Records excerpted from a collection:
....

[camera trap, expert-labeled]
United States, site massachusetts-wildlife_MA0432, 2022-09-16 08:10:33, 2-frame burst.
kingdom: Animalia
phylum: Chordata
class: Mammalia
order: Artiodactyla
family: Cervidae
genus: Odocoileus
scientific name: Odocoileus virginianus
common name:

....

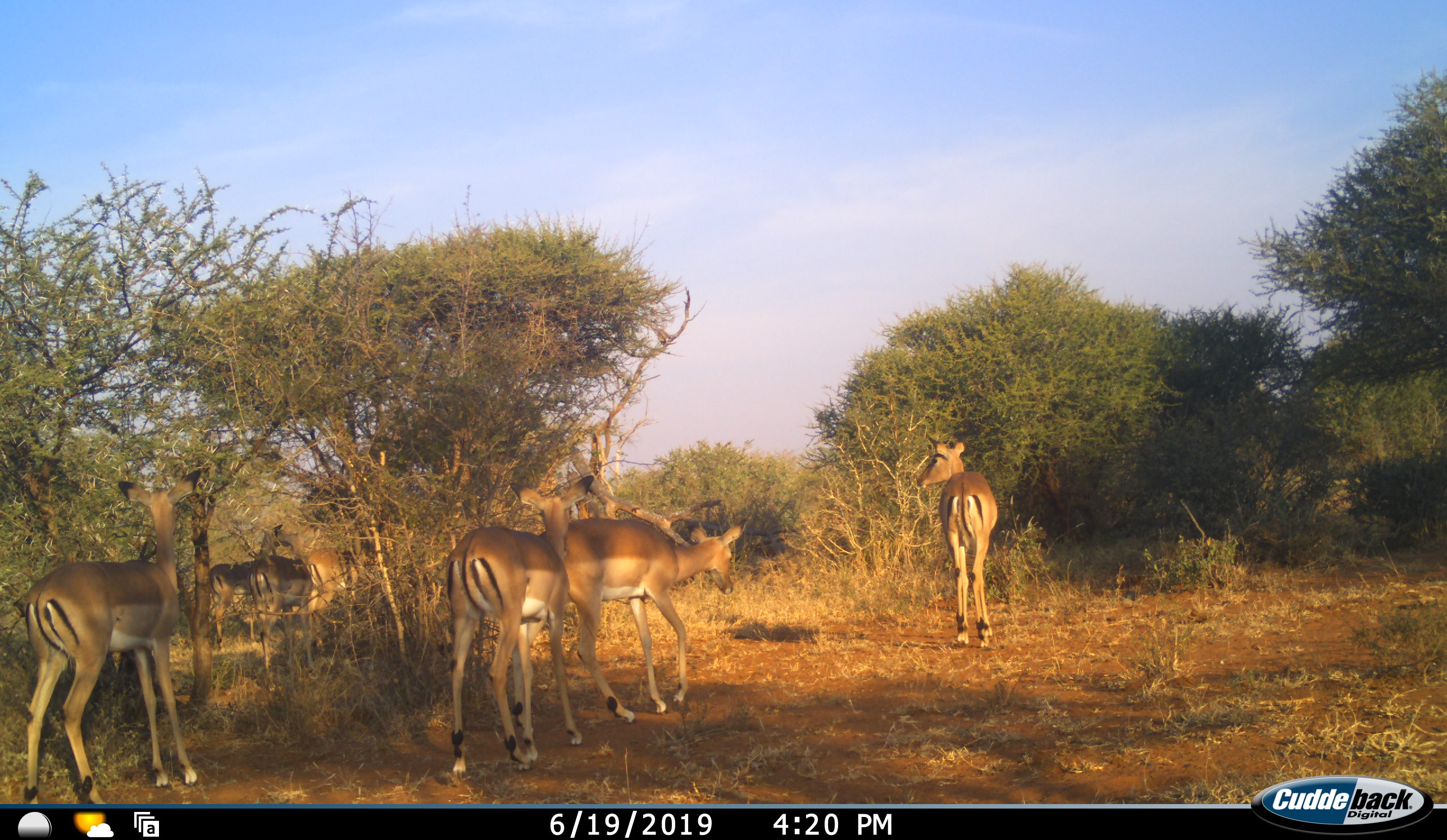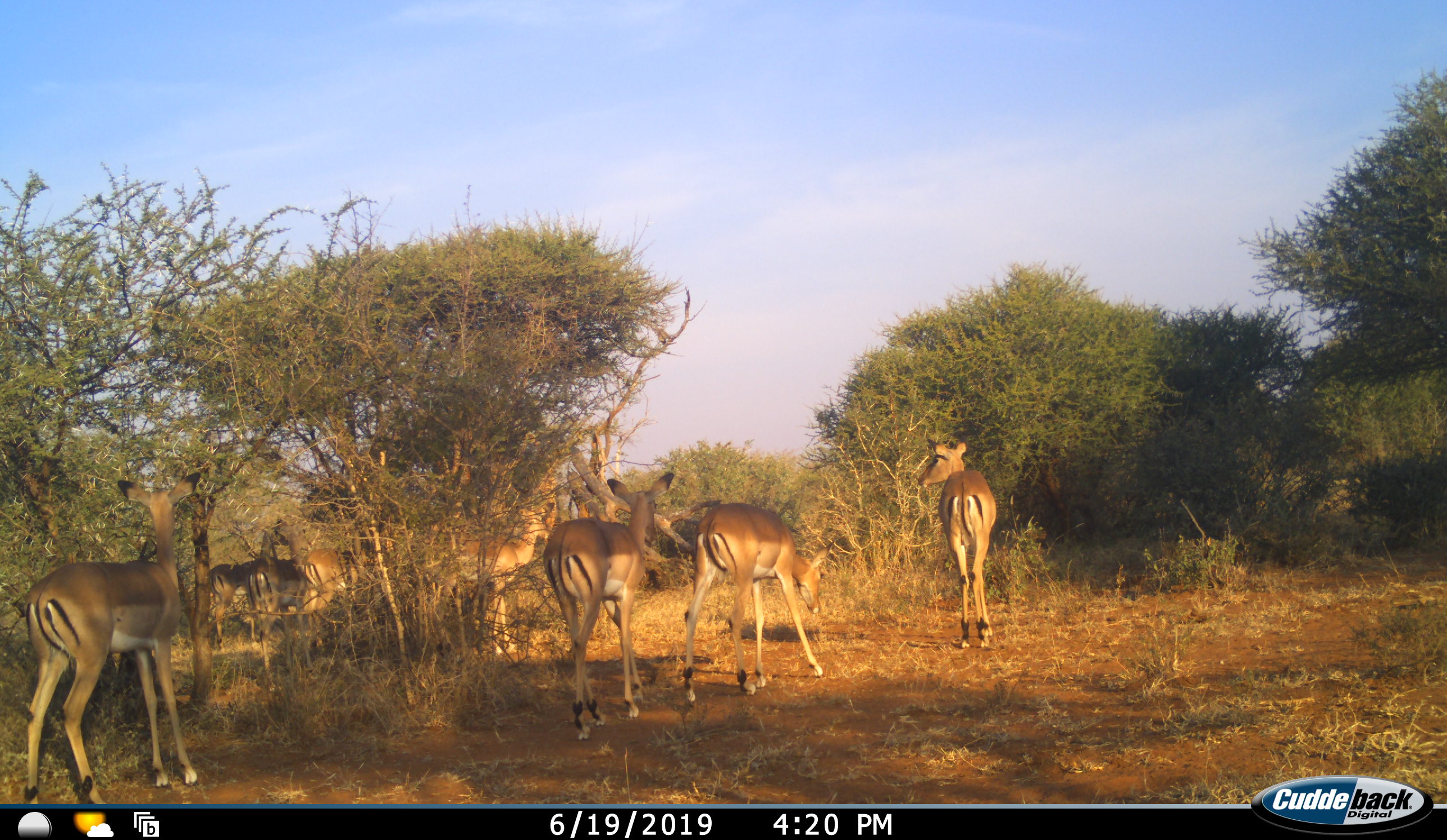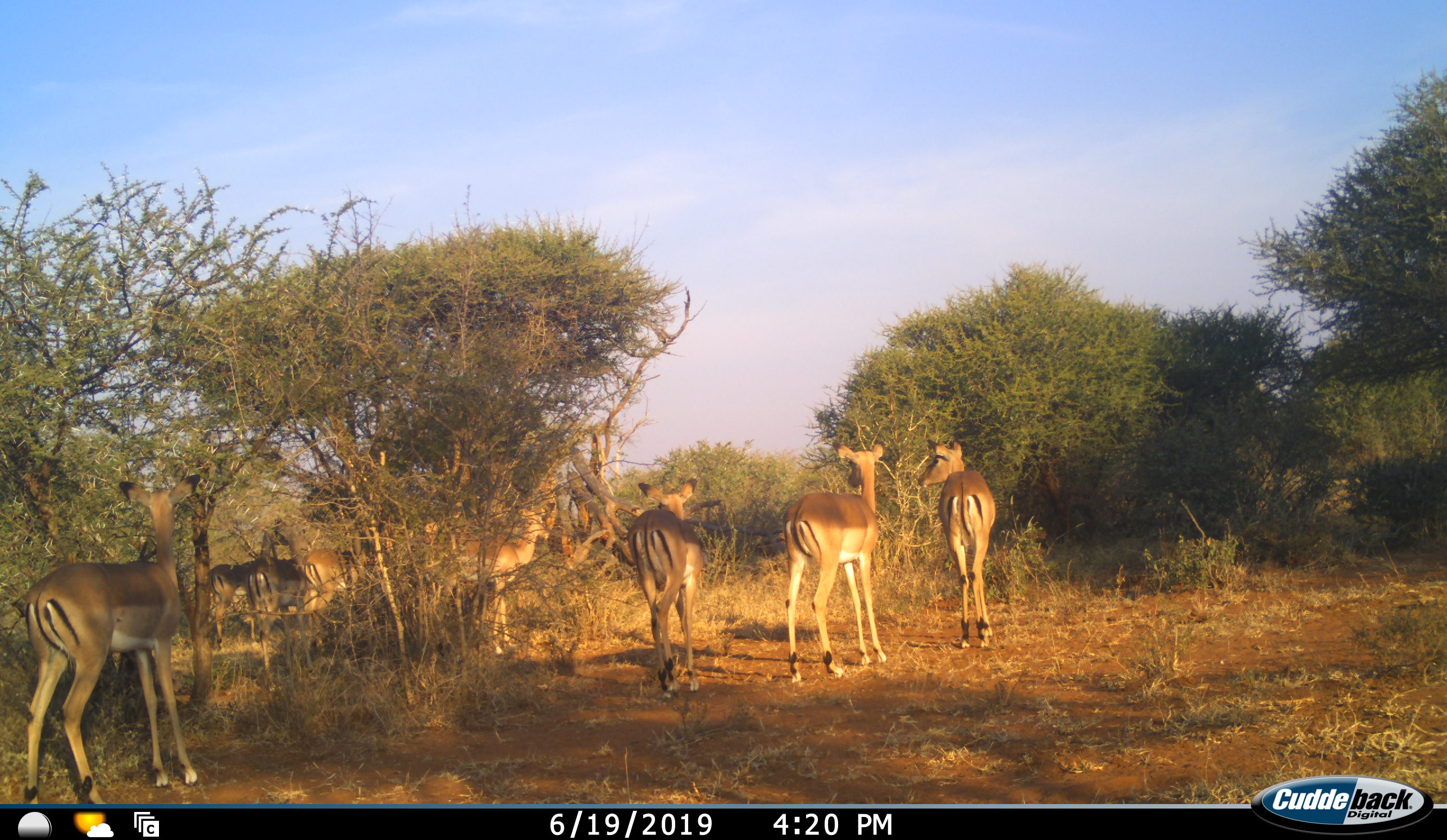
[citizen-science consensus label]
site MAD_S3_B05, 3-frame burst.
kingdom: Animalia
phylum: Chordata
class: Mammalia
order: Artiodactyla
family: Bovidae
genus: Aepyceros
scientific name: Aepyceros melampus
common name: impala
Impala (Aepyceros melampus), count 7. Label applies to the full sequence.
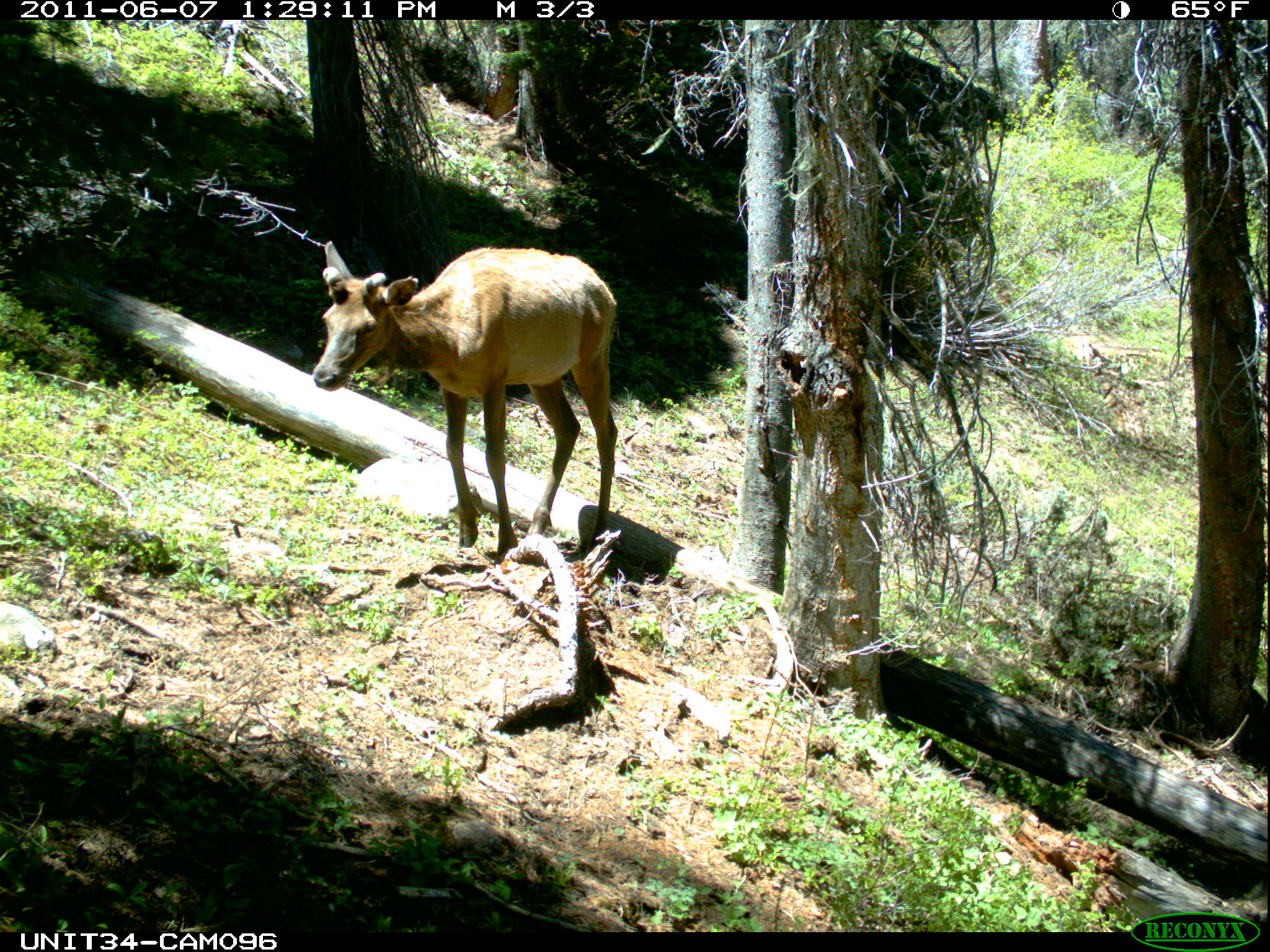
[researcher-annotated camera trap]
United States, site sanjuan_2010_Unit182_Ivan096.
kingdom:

....

Activity: Using the data above, show each line where "site" occurs.

Answer below:
United States, site massachusetts-wildlife_MA0432, 2022-09-16 08:10:33, 2-frame burst.
site MAD_S3_B05, 3-frame burst.
United States, site sanjuan_2010_Unit182_Ivan096.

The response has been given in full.